** Opening DATA RECORDS block **
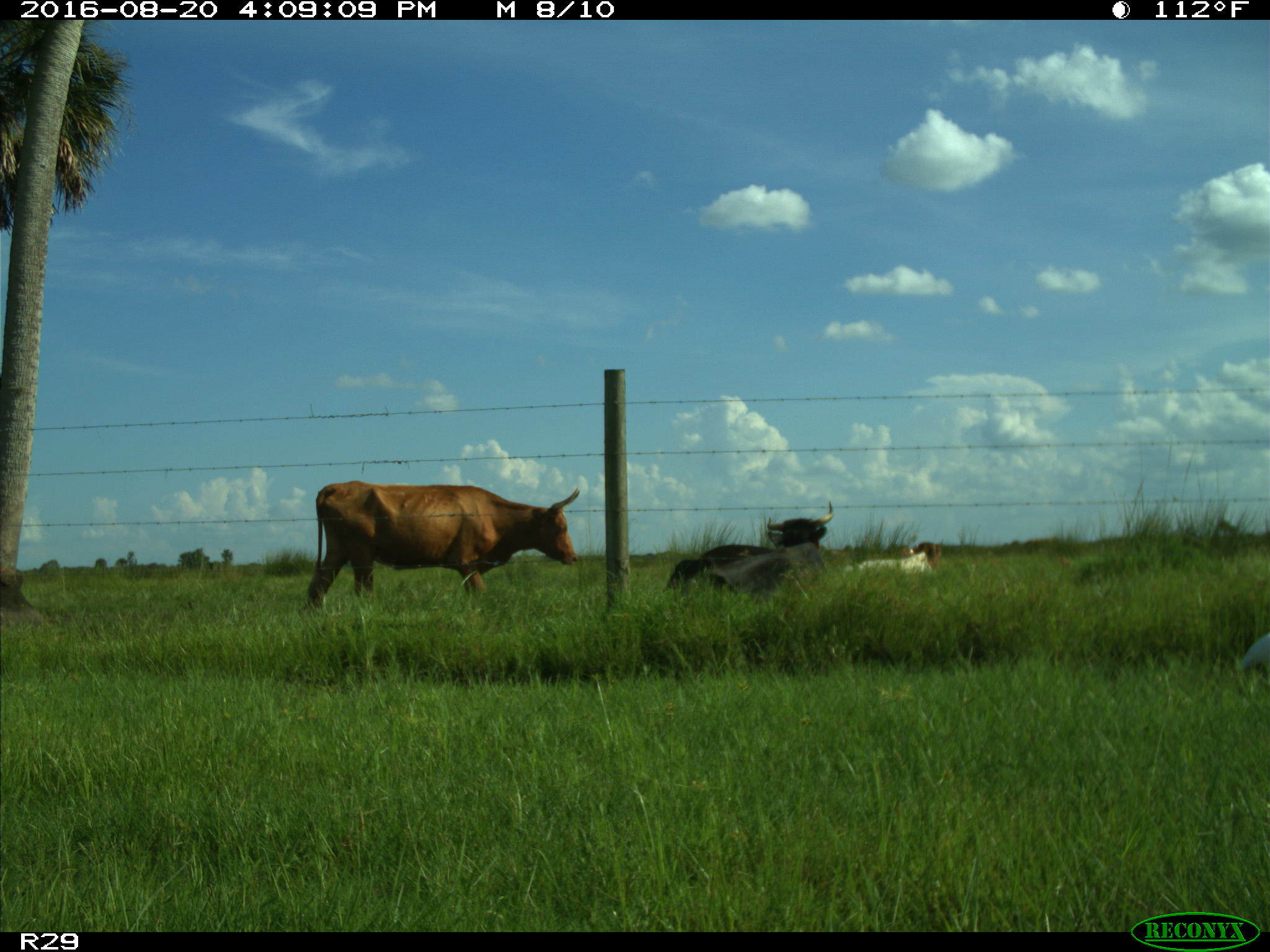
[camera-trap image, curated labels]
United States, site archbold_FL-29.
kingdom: Animalia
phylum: Chordata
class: Mammalia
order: Artiodactyla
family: Bovidae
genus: Bos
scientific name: Bos taurus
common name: domestic cow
** Closing DATA RECORDS block **
# PROMPT
Transcribe each entry exactly, pictures excluded.

# TASK SOLUTION
[camera-trap image, curated labels]
United States, site archbold_FL-29.
kingdom: Animalia
phylum: Chordata
class: Mammalia
order: Artiodactyla
family: Bovidae
genus: Bos
scientific name: Bos taurus
common name: domestic cow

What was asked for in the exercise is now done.